As illustrated in FIG. 2, the QFB DC restoration circuit 16 operates by AC coupling (22) the input signal into a slicer 24 that employs a DC feedback loop 26 around itself. A detailed description of a QFB DC restoration circuit is provided in commonly-owned U.S. Pat. No. 6,463,108, titled “Latch-Up Recovery In Quantized Feedback DC Restorer Circuits,” which is incorporated herein by reference in its entirety. In operation, the QFB DC restoration circuit 16 introduces a hysteresis when the QFB slices the signal. The hysteresis originates from the feedback around the slicer as shown in FIG. 2. This hysteresis implies a dead zone in the transfer characteristic of the QFB that prevents small signals from being able to pass the threshold levels, trigger the latch, and create fluctuations at the QFB output.
With reference again to FIG. 1, the quantized output of the QFB DC restoration circuit 16 is output through a buffering output stage 18 and is also fed back as a reference signal (AGC Reference) for the AGC loop 14. Even though an independently and internally-generated DC value could be used as the AGC reference signal, it is typically preferred to use the transition amplitudes of the QFB output as the AGC reference because this signal closely matches the launched signal variations and provides the best AGC operation for almost any kind of input signal independent of signal pattern. The drawback of using the QFB output in this manner. however, is that the operation of the AGC loop is made dependant on a reference signal that is only available if an input signal exists and is amplified enough to guarantee signal crossings beyond the QFB dead zone levels caused by the hysteresis. For example, if no signal is applied to the equalizer, then the QFB output becomes silent and therefore does not generate the AGC reference.
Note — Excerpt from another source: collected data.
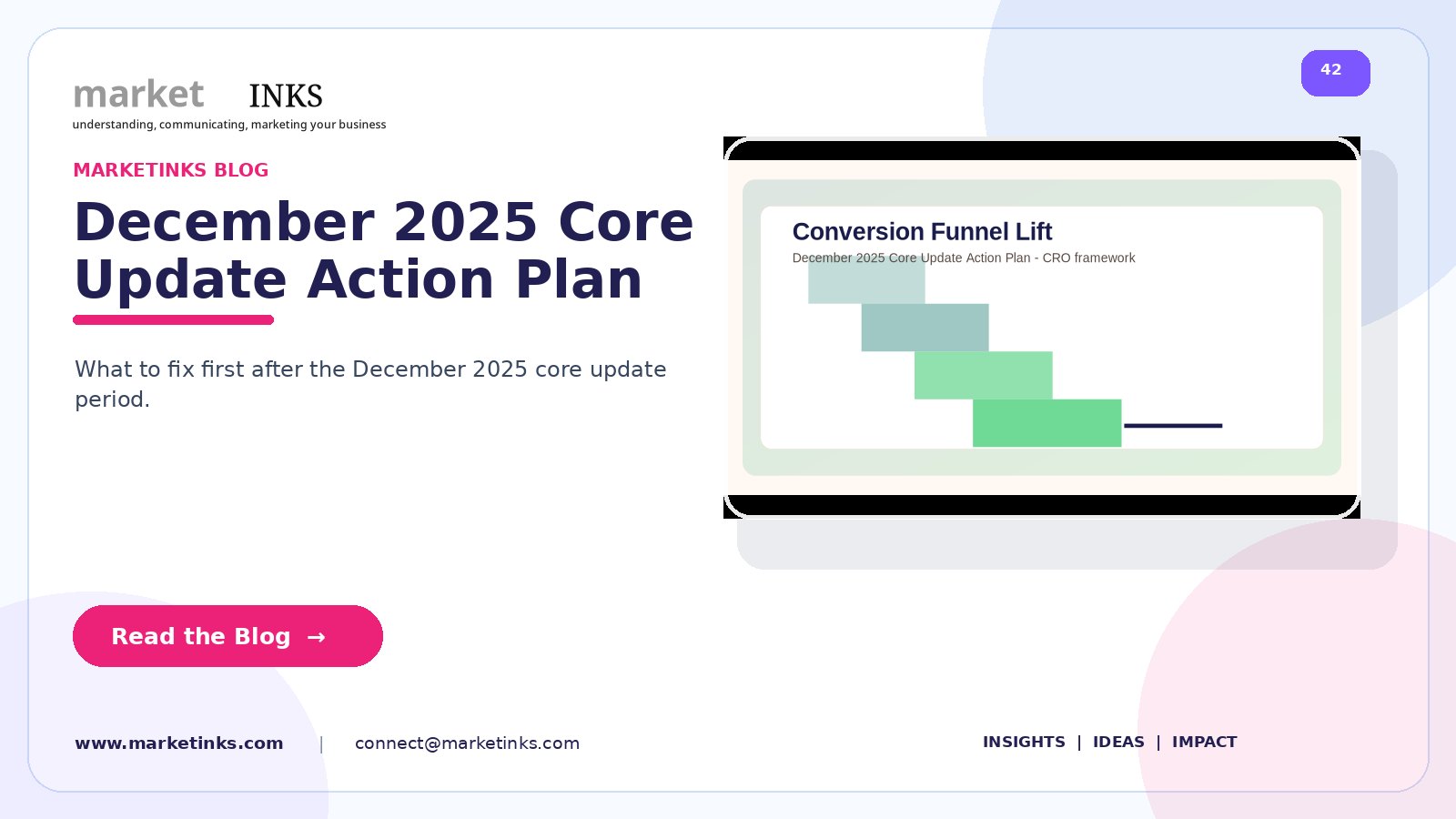 market INKS
understanding, communicating, marketing your business

42

MARKETINKS BLOG

December 2025 Core Update Action Plan

What to fix first after the December 2025 core update period.

Conversion Funnel Lift
December 2025 Core Update Action Plan - CRO framework

Read the Blog →

www.marketinks.com | connect@marketinks.com

INSIGHTS | IDEAS | IMPACT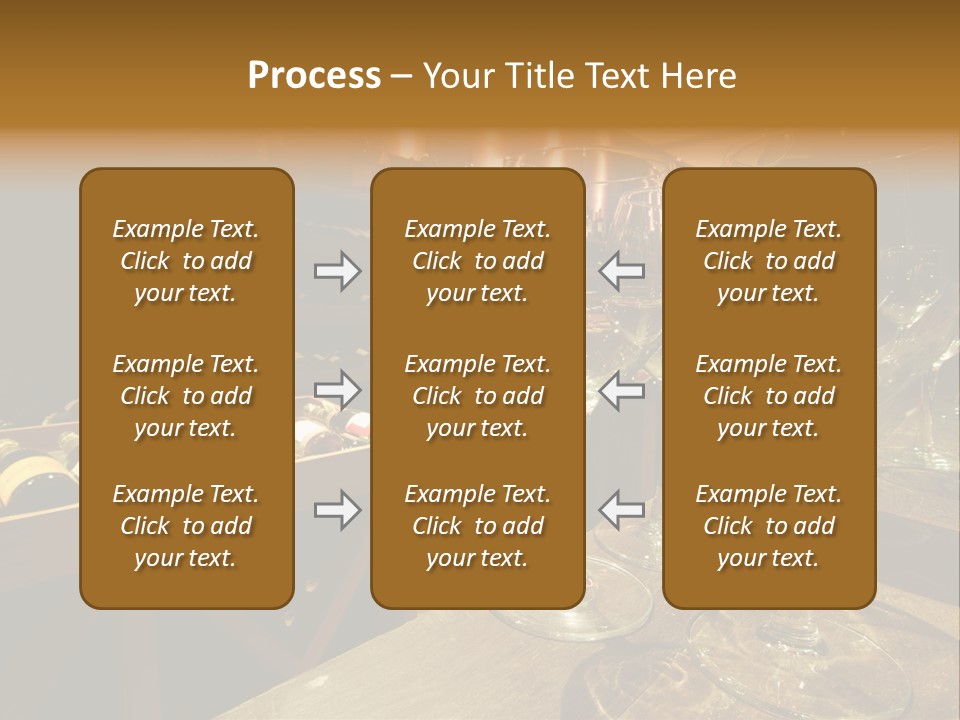 Process – Your Title Text Here

Example Text. Click to add your text.

Example Text. Click to add your text.

Example Text. Click to add your text.

Example Text. Click to add your text.

Example Text. Click to add your text.

Example Text. Click to add your text.

Example Text. Click to add your text.

Example Text. Click to add your text.

Example Text. Click to add your text.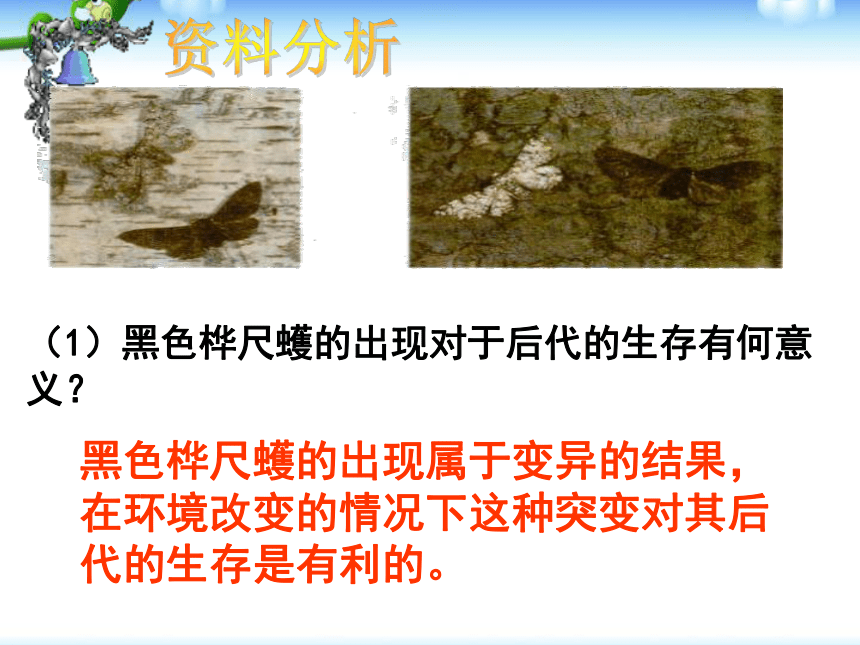 资料分析

（1）黑色桦尺蠖的出现对于后代的生存有何意义？

黑色桦尺蠖的出现属于变异的结果，在环境改变的情况下这种突变对其后代的生存是有利的。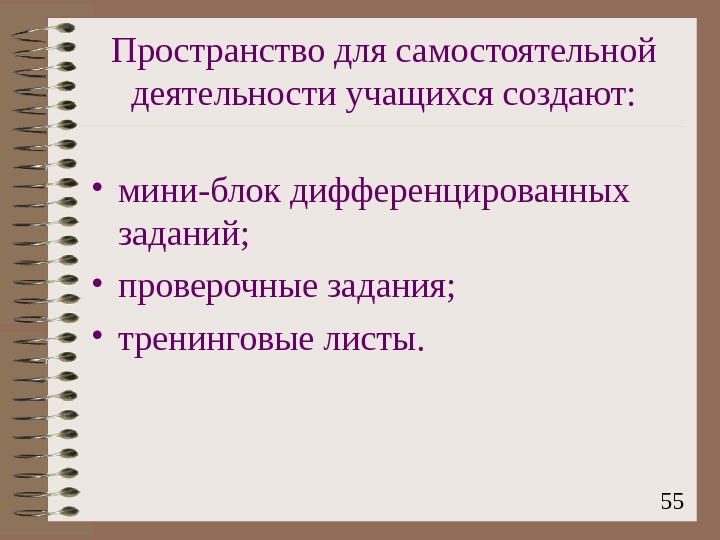 Пространство для самостоятельной деятельности учащихся создают:

• мини-блок дифференцированных заданий;
• проверочные задания;
• тренинговые листы.

55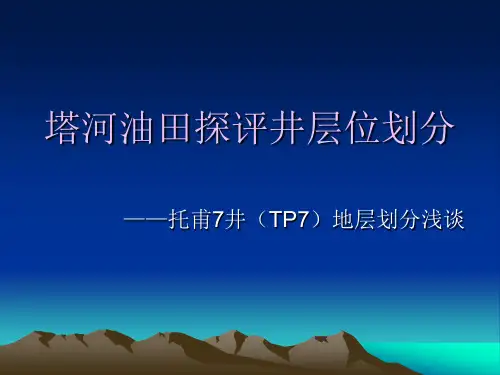 塔河油田探评井层位划分

——托甫7井（TP7）地层划分浅谈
In this situation, the AGC will wrongly converge the gain to its minimum value in an attempt to match the signal to the reference and force a lock-up situation.
To prevent the lock-up problem explained above, and as shown in the block diagram of FIG. 1, the traditional implementations have added a carrier detect circuit 20 that disables the AGC loop 14 when no signal fluctuations are observed and ramps-up the gain until such fluctuations start to appear. In order for this added functionality to operate properly, however, the detection threshold level of the carrier detect circuitry needs to be above the QFB threshold levels due to the hysteresis. This new requirement imposes more design, characterization, test, field application, and manufacturability constraints, and has shown to be problematic in many practical cases. It is therefore desirable to provide an adaptive equalization system having an improved QFB DC restoration circuit that provides lock-up-free operation without requiring the use of a carrier detect feedback.